• [^] # Re: Problème de sémantique.

    Posté par . En réponse au journal [Humeur] Ceci n’est pas un contenu !. Évalué à 1.

    e) ça existe mais on ne peut pas le concevoir

    Si ca existe et que la possibilité de le concevoir n'est pas atteignable, alors c'est disjoint de notre réalité, donc ca n'existe pas.

    f) ça n’existe pas et on le désigne sans se méprendre sur sa non-existence (comme le néant)

    Donc on pense pouvoir le concevoir, sans pouvoir valider cette pensée. Cas d)

    Je t’ajoute ici deux exemples qui n’en font pas partie et qui ne me semble pas du tout tiré par les cheveux. Je ne prétend pas pour autant que ça rend la liste exhaustive.

    Tes deux exemples n'apportent rien aux quatre exemple déjà donnés. On ne peut discourir raisonnablement que sur ce que l'on peut constater ou concevoir, sinon on passe dans l'absurde. Ce n'est pas un point ce vue (et ce n'est même pas le mien) c'est uen simple question de logique. Parler d'une chose que l'on ne peut et que l'on ne pourra jamais appréhender n'a aucun sens.
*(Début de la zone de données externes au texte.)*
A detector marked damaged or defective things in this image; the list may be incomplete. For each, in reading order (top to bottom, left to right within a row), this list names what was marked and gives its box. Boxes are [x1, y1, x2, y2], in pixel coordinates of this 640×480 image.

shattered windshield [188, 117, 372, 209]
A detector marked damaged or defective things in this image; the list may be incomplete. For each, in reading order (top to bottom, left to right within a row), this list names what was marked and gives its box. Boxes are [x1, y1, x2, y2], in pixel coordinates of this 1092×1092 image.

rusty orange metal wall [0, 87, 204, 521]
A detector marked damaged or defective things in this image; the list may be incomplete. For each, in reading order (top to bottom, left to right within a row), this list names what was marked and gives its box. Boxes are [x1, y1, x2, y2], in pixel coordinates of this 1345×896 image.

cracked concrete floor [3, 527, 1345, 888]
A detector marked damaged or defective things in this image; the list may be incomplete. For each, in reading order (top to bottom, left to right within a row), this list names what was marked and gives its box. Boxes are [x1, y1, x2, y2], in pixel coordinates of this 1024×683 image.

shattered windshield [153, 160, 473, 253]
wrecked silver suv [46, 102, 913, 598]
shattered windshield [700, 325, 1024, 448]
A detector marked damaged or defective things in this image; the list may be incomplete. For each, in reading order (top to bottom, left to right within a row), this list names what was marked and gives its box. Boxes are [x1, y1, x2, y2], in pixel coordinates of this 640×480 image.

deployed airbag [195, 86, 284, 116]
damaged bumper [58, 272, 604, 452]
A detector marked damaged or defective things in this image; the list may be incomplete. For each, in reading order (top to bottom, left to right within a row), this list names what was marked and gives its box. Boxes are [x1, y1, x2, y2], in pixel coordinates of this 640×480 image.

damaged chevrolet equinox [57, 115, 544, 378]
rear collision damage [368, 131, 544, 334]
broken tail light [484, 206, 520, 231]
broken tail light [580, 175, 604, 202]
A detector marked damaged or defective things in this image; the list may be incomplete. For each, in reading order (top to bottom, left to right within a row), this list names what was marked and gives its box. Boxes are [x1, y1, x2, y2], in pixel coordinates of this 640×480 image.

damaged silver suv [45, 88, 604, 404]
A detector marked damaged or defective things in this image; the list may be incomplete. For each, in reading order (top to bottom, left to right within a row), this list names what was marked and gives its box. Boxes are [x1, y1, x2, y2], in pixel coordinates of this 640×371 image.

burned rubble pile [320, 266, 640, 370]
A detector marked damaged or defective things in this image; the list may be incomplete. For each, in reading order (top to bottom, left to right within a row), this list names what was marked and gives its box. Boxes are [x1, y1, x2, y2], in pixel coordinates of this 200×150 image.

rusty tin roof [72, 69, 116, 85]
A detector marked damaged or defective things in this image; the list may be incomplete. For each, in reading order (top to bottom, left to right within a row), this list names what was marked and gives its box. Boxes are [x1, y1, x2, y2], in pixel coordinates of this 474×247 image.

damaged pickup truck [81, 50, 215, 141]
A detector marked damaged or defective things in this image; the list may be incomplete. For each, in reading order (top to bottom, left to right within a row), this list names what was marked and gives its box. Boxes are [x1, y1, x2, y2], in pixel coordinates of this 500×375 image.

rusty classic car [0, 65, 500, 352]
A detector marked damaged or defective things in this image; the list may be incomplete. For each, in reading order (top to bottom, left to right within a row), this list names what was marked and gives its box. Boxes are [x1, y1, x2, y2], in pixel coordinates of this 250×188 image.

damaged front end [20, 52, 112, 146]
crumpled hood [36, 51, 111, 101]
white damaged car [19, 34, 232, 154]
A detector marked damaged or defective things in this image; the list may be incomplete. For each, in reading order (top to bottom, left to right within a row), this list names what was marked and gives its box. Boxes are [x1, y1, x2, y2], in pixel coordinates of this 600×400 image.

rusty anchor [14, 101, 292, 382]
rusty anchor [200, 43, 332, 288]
    En tant que contenu, elle peut exister sans être humain. Comme un soda peut résider dans un verre. Mais sans être humain pour interagir avec, ce ne sera pas une boisson. Ton tas de données stocké, sans être humain pour l’interpréter, ce ne sera pas de l’information, ce ne sera pas une œuvre.

    Et ? Je te rapelle que le but est de savoir si ce qui est soumis par les contributeurs du site est nécessairement une oeuvre. Et je te rapelle également que je soutiens que non.

    Alors il faut se garder d’accorder du crédit au sens premier

    Non. Un peintre en batiment n'est pas un peintre, une machine peut faire le travail d'un peintre en batiment. Parfois c'est le mot qui porte el sens, parfois c'est la locution entière. Et le sens etymologique peut subsister ou non dans le sens moderne. Le cancer n'est pas un crabe et quand on traite quelqu'un de con ca ne veut pas dire qu'il est efféminé. L'étymologie a son rôle dans l'étude des mentalité et le suivi historique des mentalités, mais elle ne permet pas de définir le sens moderne d'un mot à coup sur.

    Transcendant, éthéré, tout cela c’est du mystique pour moi.

    Et parceque c'est mystique pour toi, indépendamment de tout argument et surout contre le sens même du mot, il faudrait ne pas utiliser un mot qui désigne parfaitement le problème.

    Soit on décrit les expériences de pensée expérimentales par tout à chacun (moyennant l’effort intellectuel idoine), soit on s’appuie sur du vent.

    Le trancendant est justement ce qui ne peut être décrit complètement et surtout justement. Il échappe au discours structuré tout en restant appréhendable par tout un chacun. Nier le transcendant revient à penser que l'Amour, l'Humanité, l'Art, le Génie etc. sont expliquables parfaitement par un discours raisonné, et donc reproductible mécaniquement. C'est l'approche transhumaniste du monde.

    L’humanité c’est l’ensemble des êtres humains

    Oui et l'Humanité est la partie transcendante qui distingue un individu d'une bête. Un homme peut perdre son Humanité, et il fera toujours partie de l'humanité.

    c’est à dire l’ensemble des êtres où un être humain se reconnait. Il n’y a rien de mystique (transcendantal si tu préfères) la-dedans, c’est une dichotomie issue de besoins pratiques.

    Rien de nécessairement mystique en effet, mais à moins que tu ne pense qu'une machine suffisament sophistiquée puisse fabriquer en boucle de l'Humanité - il y a du transcendant.
    Et il ne s'agit pas non plus d'une dichotomie, la reconnaissance de l'humanité d'un tiers ou sa négation ayant depuis toujours été un sujet flou. De l'absence d'ame des femmes en passant par la non humanité de certaines populations (ethniques ou criminelles) jusqu'à ma voisinne qui m'assure que son chien est plus Humain que la plupart d'entre nous.